In 2026, Google's share of total search ad revenue will dip below 50% for the first time, EMARKETER forecasts, with retailers and their media networks capturing the lion's share of those gains.
This inflection point demonstrates how effectively retailers have monetized consumer intent on their platforms, Marzano said. They're offering advertisers the ability to influence consumers in the environments where purchase decisions actually happen, a compelling value proposition that's pulling dollars away from traditional search.
"You have players ranging from retail media networks to last mile delivery, social platforms and streaming services, but what makes this extra interesting is how the makeup of this cohort is changing over time as well," she said. "Between 2024 and 2028 the number of platforms in this category that will capture more than 1% of ad spend share will increase from 19 to 24 leaving advertisers with an equally complex landscape to navigate that features a growing number of platforms they simply can't afford to ignore."
This fragmentation creates both opportunity and operational challenges for brands trying to maintain effective reach.
ChatGPT moved from the 20th most-visited website globally to number five in less than two years, according to SimilarWeb data. That puts it ahead of Amazon and X, in the same neighborhood as Meta's family of apps, and within striking distance of Google.
This unprecedented pace of consumer adoption is reflected across EMARKETER's AI-related forecasts:
The comparison to social commerce is particularly striking. What took social commerce well over a decade to accomplish in terms of scale and volume, AI-driven ecommerce is expected to achieve in a fraction of the time.
"[This] is a pace of consumer adoption like we haven't seen before, which leaves platforms and advertisers left with limited time to react and determine how to respond," said Marzano.
Despite the impressive growth trajectories, AI-influenced commerce and social commerce remain tiny fractions of total retail spend, Marzano said. When viewed in the context of the entire retail industry, the distance between technical capability and what consumers actually do becomes clear.
Marzano pointed to the "collapse of the purchase funnel" narrative as an example of hype outpacing reality. With the exception of TikTok Shop, every major initiative from upper and mid-funnel platforms to shorten the distance between discovery and conversion has failed and been sunset by the platform.

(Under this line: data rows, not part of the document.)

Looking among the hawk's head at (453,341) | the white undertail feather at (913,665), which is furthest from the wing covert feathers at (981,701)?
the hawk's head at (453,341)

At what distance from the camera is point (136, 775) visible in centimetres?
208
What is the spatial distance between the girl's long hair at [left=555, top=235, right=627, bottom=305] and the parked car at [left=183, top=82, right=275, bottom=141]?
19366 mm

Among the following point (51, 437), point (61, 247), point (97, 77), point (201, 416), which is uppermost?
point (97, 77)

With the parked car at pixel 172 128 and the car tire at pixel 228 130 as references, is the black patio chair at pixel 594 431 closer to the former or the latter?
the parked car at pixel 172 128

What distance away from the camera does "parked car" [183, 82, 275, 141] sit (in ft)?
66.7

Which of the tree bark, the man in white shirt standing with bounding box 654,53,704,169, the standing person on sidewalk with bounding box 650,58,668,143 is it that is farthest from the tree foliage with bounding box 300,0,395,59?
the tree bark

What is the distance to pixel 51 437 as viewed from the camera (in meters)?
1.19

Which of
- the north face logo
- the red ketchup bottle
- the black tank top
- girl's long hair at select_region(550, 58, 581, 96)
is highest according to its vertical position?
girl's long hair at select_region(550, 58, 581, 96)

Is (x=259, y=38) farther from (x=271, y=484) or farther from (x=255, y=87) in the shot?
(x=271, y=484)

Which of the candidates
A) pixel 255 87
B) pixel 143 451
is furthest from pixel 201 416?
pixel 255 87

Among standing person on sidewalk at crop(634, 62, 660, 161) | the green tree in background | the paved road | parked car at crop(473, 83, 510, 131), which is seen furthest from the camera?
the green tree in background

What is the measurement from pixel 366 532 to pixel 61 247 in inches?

"What retailers provide via a really complicated combination of inventory, curation, fulfillment, logistics, trust, branding and loyalty to create the credibility and trust necessary for consumers to make a purchase is harder to emulate than maybe we gave them credit for," she said.
Technical capability doesn't dictate consumer behavior. Understanding how consumers actually behave in different environments, whether they're seeking entertainment, discovery, or ready to purchase, remains critical for effective advertising strategy.